Un prompt vidéo cinématographique ultra-réaliste pour une scène de combat cyberpunk dans une ruelle pluvieuse de Tokyo, utilisant une caméra portée et un éclairage atmosphérique au néon.
STYLE BRIEF : Cyberpunk cinématographique ultra-réaliste. Ruelle de Tokyo de nuit. Pluie battante. La caméra ne regarde pas le combat, elle le subit. Caméra portée, urgente, imparfaite. Le néon saigne à travers la pluie comme des plaies ouvertes dans l'obscurité. Chaque image semble volée.
CONTINUITÉ DES PERSONNAGES ET DE L'ENVIRONNEMENT : Les deux combattants conservent leurs capuches tactiques sombres et leurs masques de protection noirs tout au long des quatre plans, sans exception, y compris lors des impacts. La ruelle, l'intensité de la pluie et la palette de couleurs néon restent constantes sur toute la séquence.
[00:00–00:04] PLAN 1 | LE CERCLE
CAMÉRA : Caméra portée en contre-plongée extrême, presque au ras de l'asphalte mouillé. L'objectif frôle la surface d'une flaque scintillante. La caméra avance lentement, de manière prédatrice, entre deux paires de bottes.
ACTION : Les deux combattants tournent l'un autour de l'autre avec des pas mesurés et serrés. Aucun mouvement inutile. Pas encore d'agression, seulement la terrible patience de deux personnes qui savent déjà comment cela va finir. L'eau ondule à chaque pas comme un battement de cœur. Puis, le poids de l'un des combattants bascule. Une demi-seconde d'immobilité. Puis une fente sauvage vers l'avant, le premier coup de poing lancé comme une décision irrévocable.

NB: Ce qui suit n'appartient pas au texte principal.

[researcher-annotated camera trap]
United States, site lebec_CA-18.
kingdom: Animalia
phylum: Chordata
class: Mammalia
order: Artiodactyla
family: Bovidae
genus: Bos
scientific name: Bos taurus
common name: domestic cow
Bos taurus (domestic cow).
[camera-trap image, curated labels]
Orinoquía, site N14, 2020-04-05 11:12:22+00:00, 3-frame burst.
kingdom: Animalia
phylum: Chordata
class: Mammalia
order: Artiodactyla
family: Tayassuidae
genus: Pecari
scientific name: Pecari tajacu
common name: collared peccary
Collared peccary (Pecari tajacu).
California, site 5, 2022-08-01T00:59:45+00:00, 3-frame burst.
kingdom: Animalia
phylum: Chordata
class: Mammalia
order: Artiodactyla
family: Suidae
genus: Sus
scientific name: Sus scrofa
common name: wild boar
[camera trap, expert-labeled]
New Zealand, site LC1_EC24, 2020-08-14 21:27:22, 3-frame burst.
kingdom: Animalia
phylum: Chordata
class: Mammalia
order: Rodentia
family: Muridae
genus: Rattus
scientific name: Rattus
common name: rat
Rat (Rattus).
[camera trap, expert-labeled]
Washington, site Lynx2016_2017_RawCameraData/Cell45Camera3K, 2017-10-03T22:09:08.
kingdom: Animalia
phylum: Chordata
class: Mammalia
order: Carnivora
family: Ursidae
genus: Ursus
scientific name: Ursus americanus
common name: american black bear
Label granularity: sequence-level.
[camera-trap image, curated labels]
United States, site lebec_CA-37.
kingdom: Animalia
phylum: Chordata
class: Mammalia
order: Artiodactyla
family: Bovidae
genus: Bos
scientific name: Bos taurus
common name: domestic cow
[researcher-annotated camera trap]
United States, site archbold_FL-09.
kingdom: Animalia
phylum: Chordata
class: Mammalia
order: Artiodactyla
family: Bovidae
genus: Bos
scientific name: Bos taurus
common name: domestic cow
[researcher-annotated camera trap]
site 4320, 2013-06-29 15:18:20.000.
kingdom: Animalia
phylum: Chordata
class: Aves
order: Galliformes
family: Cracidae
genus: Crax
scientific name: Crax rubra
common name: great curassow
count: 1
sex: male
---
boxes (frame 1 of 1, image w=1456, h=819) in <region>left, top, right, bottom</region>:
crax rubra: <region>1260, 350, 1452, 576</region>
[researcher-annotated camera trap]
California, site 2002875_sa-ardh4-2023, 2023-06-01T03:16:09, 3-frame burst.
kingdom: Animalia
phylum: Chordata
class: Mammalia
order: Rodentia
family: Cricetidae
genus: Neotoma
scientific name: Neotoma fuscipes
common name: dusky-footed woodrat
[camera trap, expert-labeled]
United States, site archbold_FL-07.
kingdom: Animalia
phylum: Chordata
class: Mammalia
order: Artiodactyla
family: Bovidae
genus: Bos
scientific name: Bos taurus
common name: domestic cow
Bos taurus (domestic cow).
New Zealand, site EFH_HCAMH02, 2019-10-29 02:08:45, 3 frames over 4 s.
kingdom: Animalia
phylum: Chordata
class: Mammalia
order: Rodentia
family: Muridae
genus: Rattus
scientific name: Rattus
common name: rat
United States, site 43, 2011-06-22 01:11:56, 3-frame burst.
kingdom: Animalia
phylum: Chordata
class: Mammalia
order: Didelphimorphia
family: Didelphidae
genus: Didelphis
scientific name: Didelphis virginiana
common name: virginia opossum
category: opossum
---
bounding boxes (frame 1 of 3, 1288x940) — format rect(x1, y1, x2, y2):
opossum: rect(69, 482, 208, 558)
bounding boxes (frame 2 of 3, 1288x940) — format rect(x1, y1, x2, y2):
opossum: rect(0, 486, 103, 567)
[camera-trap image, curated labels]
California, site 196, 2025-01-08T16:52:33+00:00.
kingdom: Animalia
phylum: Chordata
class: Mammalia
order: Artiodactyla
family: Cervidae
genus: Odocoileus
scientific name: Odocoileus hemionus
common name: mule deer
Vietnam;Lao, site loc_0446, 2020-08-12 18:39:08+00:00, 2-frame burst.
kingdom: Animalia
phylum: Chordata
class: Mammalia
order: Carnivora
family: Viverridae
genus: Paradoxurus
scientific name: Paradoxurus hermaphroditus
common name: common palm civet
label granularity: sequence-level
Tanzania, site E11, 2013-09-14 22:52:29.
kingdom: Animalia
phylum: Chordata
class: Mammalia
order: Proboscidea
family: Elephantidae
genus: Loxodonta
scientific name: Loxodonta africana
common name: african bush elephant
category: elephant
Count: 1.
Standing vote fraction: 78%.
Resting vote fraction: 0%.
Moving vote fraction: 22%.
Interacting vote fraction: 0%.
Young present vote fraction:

EFFETS : La pluie martèle le pavé en nappes continues. Chaque pas fait exploser une petite gerbe d'eau. Les reflets néon rouges, bleus et violets se fracturent et se reforment à la surface de chaque flaque. L'objectif capture des gouttes de pluie en suspension, rétroéclairées par une enseigne de ramen lumineuse.
[00:04–00:08] — PLAN 2 | L'ÉCHANGE
CAMÉRA : Caméra portée agressive à hauteur d'épaule, orbitant autour des combattants dans un arc serré et saccadé ; l'opérateur est dans le combat, pas à côté. Le cadre coupe et s'incline à chaque impact. Rien n'est propre. Tout est vivant.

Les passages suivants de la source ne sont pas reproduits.